Tarea -
Transcribe literalmente el pasaje del texto sobre Florence Foster Jenkins que va desde «Resulta inevitable no» hasta «pies, Sra. Jenkins.», ambos incluidos.

Nacida en 1868 en el seno de una familia acomodada de Pensilvania, Florence Foster Jenkins sintió desde la niñez una enfermiza pasión por la música. Tal frenesí haría que la joven escapara de su casa con un hombre mayor, quien a la postre sería su marido, el Dr. Jenkins. Éste no le contagió su amor por la música sino la sífilis, enfermedad que iría mermando su salud (debido al tratamiento con mercurio y arsénico) hasta el día de su muerte. Instalados ya en Filadelfia, la señora Jenkins se ganaba la vida, con más pena que gloria, dando clases de piano. Tanto su marido como su familia siempre trataron de disuadir su entusiasmo artístico. Tras su divorcio, sobrevino la muerte de su padre, cuya generosa herencia no sería desaprovechada por Jenkins. Contaba entonces con más de cuarenta años, libre de ataduras y con una considerable fortuna, lo cual la acercaba a hacer realidad su sueño de ser cantante. Solo había un problema, pero éste era enorme, pues el día en el que se rifaron las dotes vocales, la señorita Jenkins no acudió al sorteo. No solo desafinaba como un gato moribundo y jamás acertaba con la nota, sino que también carecía por completo de ritmo y oído musical. Lo suyo era catastrófico, pero la pasión por cumplir sus deseos cegaba por completo cualquier manifestación de vergüenza y pudor.

Su fortuna recién adquirida le permitió fundar el Club Verdi y, además, reunió una nutrida corte de seguidores y aduladores que, por mofa o por interés, le seguían la corriente. En sus recitales, ella y su segundo marido, el limitado actor inglés Claiy Bayfield, elegían escrupulosamente a los asistentes de los mismos, asegurándose de que no se colase ningún espectador indeseable que hiciera a la diva advertir la realidad de su paupérrimo arte. En esta burbuja de éxito y glamour vivió la señora Jenkins hasta sus últimos días, ajena a la evidencia de que sus números atraían al público no por sus virtudes musicales sino por el morbo de ver sobre el escenario a la peor cantante de la historia. Cuando no por no perderse un insólito espectáculo humorístico.

Leyenda del ridículo, que ella misma acrecentaba con sus fiestas, exabruptos y declaraciones. Como en aquella ocasión en la que, tras sufrir un accidente de taxi, aseguró que después del impacto se había percatado de que podía llegar a cantar un fa todavía más alto, agradeciendo al taxista con una caja de puros su accidental contribución a la música.

Resulta inevitable no sentir cierta simpatía por esta dama lunática, que pocos días después de aquella actuación en el Carnegie Hall, la cual a día de hoy sigue siendo una de las más demandadas de su archivo, moría en su cama. Creyéndose la más grande entre las grandes y atribuyendo las mofas a su canto a conspiraciones y envidias, Florence Foster Jenkins ofreció una delirante y vital lección de filosofía quijotesca, no exenta de cierto patetismo conmovedor. Como ella misma dejó dicho: «La gente puede decir que no sé cantar, pero nadie podrá decir que no canté».

Y no solo eso, además dio el cante. A sus pies, Sra. Jenkins.

Datos disponibles -

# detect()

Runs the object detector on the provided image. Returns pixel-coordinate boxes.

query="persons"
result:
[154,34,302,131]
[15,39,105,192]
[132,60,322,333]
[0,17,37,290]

Ejercicio resuelto -
Resulta inevitable no sentir cierta simpatía por esta dama lunática, que pocos días después de aquella actuación en el Carnegie Hall, la cual a día de hoy sigue siendo una de las más demandadas de su archivo, moría en su cama. Creyéndose la más grande entre las grandes y atribuyendo las mofas a su canto a conspiraciones y envidias, Florence Foster Jenkins ofreció una delirante y vital lección de filosofía quijotesca, no exenta de cierto patetismo conmovedor. Como ella misma dejó dicho: «La gente puede decir que no sé cantar, pero nadie podrá decir que no canté».

Y no solo eso, además dio el cante. A sus pies, Sra. Jenkins.